If MBAM encounters a file that is difficult to remove,you will be presented with 1 of 2 prompts,click OK to either and let MBAM proceed with the disinfection process. If asked to restart the computer, please do so immediately.

[Chris Weimer]

After I posted last, I lost internet connection. So here's what transpired until I regained it.

I did a full Malwarebytes scan with runsafe.exe in Recycling Bin. It found something: "C:\Windows\Fonts\60EM0.com (Malware.Generic) -> Quarantined and deleted successfully." After this, I took the
 runsafe.exe out of recycling bin to check it with Malwarebytes. It didn't find anything, but I put it back in the bin. I never ran it.

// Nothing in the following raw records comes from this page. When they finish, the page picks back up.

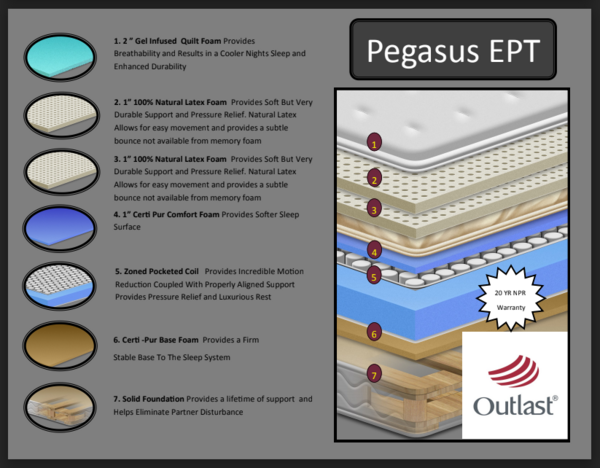 1. 2 " Gel Infused Quilt Foam Provides Breathability and Results in a Cooler Nights Sleep and Enhanced Durability

2. 1" 100% Natural Latex Foam Provides Soft But Very Durable Support and Pressure Relief. Natural Latex Allows for easy movement and provides a subtle bounce not available from memory foam

3. 1" 100% Natural Latex Foam Provides Soft But Very Durable Support and Pressure Relief. Natural Latex Allows for easy movement and provides a subtle bounce not available from memory foam

4. 1" Certi Pur Comfort Foam Provides Softer Sleep Surface

5. Zoned Pocketed Coil Provides Incredible Motion Reduction Coupled With Properly Aligned Support Provides Pressure Relief and Luxurious Rest

6. Certi -Pur Base Foam Provides a Firm Stable Base To The Sleep System

7. Solid Foundation Provides a lifetime of support and Helps Eliminate Partner Disturbance

Pegasus EPT

1
2
3
4
5
6
7

20 YR NPR Warranty

Outlast®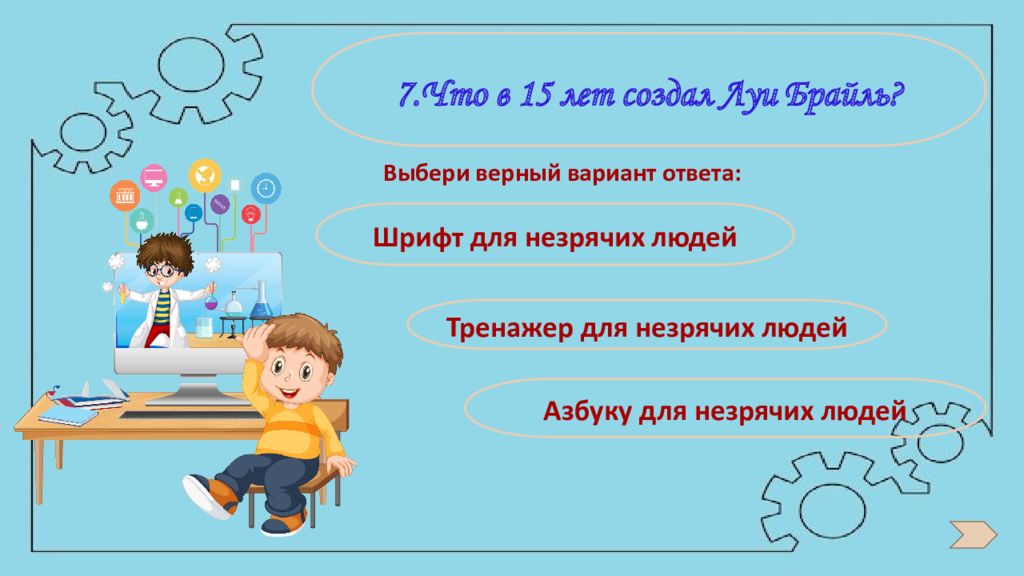 7.Что в 15 лет создал Луи Брайль?

Выбери верный вариант ответа:

Шрифт для незрячих людей

Тренажер для незрячих людей

Азбуку для незрячих людей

I then noticed I was able to get back on the internet, where I promptly checked this. I emptied out recycling. I tried first to do a Win. update or even check its website - still a no go (in fact, I can't even spell out the website on here, or search for it in Google). I'm also getting the symptom I had before, i.e. I'm getting a bunch of svchost.exes pop up and get caught by Avast as viruses and are promptly quarantined. I did a quick scan this time with Malwarebytes and found nothing. But the problem must exist. Did I reinfect myself by checking the runsafe trojan even though I didn't run it? Here are the Malwarebytes logs.

[essexboy]

Hmm lets look at the drivers and services

Download ComboFix from one of these locations:


Link 1
Link 2


* IMPORTANT !!! Save ComboFix.exe to your Desktop

• Disable your AntiVirus and AntiSpyware applications, usually via a right click on the System Tray icon. They may otherwise interfere with our tools
• Double click on ComboFix.exe & follow the prompts.
• As part of it's process, ComboFix will check to see if the Microsoft Windows Recovery Console is installed. With malware infections being as they are today, it's strongly recommended to have this pre-installed on your machine before doing any malware removal.  It will allow you to boot up into a special recovery/repair mode that will allow us to more easily help you should your computer have a problem after an attempted removal of malware.
• Follow the prompts to allow ComboFix to download and install the Microsoft Windows Recovery Console, and when prompted, agree to the End-User License Agreement to install the Microsoft Windows Recovery Console.

**Please note: If the Microsoft Windows Recovery Console is already installed, ComboFix will continue it's malware removal procedures.

Once the Microsoft Windows Recovery Console is installed using ComboFix, you should see the following message:




Click on Yes, to continue scanning for malware.

When finished, it shall produce a log for you.  Please include the C:\ComboFix.txt in your next reply.

[Lonerx]

Hello I got this Win32:Malob-bk. I downloaded Avira and ran it. It did catch the malware and I deleted it. I have had no further issues thus far and did not see any final solutions on this topic. So I thought I'd post what I did and tell you all about the fact that the malware found was not Win32:malob-bk.

I assume this temp file hide the real malware or the definition might have been bad information. I hope this works for you if you are still having problems. The file that was deleted, I lost the name of it and uninstalled the avira before I could go back and locate the file. I do know it was not the file above. Sorry. I'm sure if someone repeats these steps they can report their findings.